- Born: Jaganmohini Majumdar 26 December 1847 Bally, Howrah, Bengal Presidency, (now West Bengal India )
- Died: 1 March 1898 (aged 50)
- Known for: Bengali literature
- Spouse: Keshub Chandra Sen
- Children: 10 including Suniti Devi, Sucharu Devi
- Parent: Chandramohan Majumdar (father)

= Jaganmohini Devi =

British Indian woman poet and lyricist

Jaganmohini Devi or Jaganmohini Sen ( Majumdar) (জগন্মোহিনী দেবী) (26 December 1847 – 1 March 1898) was a British Indian woman poet and lyricist.

== Biography ==
Jaganmohini Devi was born to Chandramohan Majumdar on 26 December 1847 in Bali, Howrah district, West Bengal, British India. She was the wife of Brahmananda Keshub Chandra Sen, the founder of the Brahmo Samaj in India.

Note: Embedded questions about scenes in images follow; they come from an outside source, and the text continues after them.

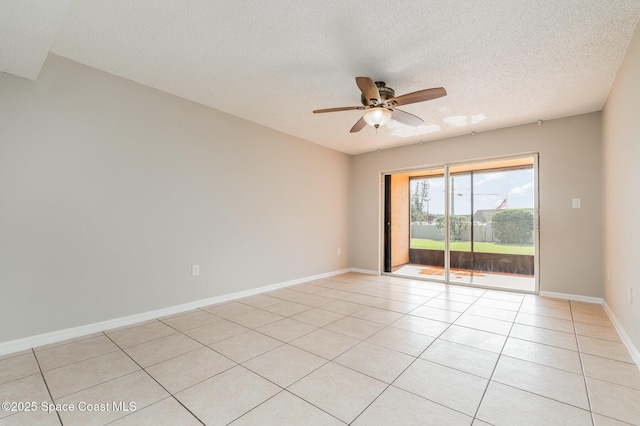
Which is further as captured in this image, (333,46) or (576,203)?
(576,203)

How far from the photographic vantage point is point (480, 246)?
4.88 meters

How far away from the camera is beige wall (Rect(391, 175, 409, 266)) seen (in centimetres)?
589

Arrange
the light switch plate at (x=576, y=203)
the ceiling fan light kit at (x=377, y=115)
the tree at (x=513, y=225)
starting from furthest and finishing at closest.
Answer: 1. the tree at (x=513, y=225)
2. the light switch plate at (x=576, y=203)
3. the ceiling fan light kit at (x=377, y=115)

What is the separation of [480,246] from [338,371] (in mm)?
3885

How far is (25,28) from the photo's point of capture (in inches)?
76.6

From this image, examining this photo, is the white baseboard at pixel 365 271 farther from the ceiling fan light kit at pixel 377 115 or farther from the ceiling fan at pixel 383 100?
the ceiling fan light kit at pixel 377 115

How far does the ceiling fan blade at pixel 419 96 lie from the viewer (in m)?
2.53

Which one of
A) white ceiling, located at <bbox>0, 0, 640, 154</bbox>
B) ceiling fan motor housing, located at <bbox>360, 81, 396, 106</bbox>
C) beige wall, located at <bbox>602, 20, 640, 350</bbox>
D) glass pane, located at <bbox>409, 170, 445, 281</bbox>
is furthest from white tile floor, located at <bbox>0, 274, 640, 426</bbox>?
white ceiling, located at <bbox>0, 0, 640, 154</bbox>

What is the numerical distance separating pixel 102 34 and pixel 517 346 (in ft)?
14.3

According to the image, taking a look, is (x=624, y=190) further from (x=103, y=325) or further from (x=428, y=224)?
(x=103, y=325)

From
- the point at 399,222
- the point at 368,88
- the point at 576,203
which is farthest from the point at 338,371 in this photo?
Answer: the point at 399,222

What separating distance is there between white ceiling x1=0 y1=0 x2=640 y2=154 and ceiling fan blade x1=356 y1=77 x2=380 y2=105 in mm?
293

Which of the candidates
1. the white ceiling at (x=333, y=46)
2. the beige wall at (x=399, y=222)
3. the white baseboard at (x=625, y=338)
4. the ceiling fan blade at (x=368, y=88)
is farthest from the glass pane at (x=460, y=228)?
the ceiling fan blade at (x=368, y=88)

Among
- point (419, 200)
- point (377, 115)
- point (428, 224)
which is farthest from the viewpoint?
point (419, 200)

They had ten children, including five sons and five daughters. The eldest daughter, Suniti Devi, was an educator, social worker, author, and the queen of the princely state of Cooch Behar, British India. Another daughter, Sucharu Devi, was the Maharani of Mayurbhanj State, India. Jaganmohini Devi was not known as the wife or mother of any famous person. She was a poet and lyricist. She gained fame by composing songs related to the Navavidhan Samaj. A collection of her 114 songs was published in 1911 following her death on 1 March 1898.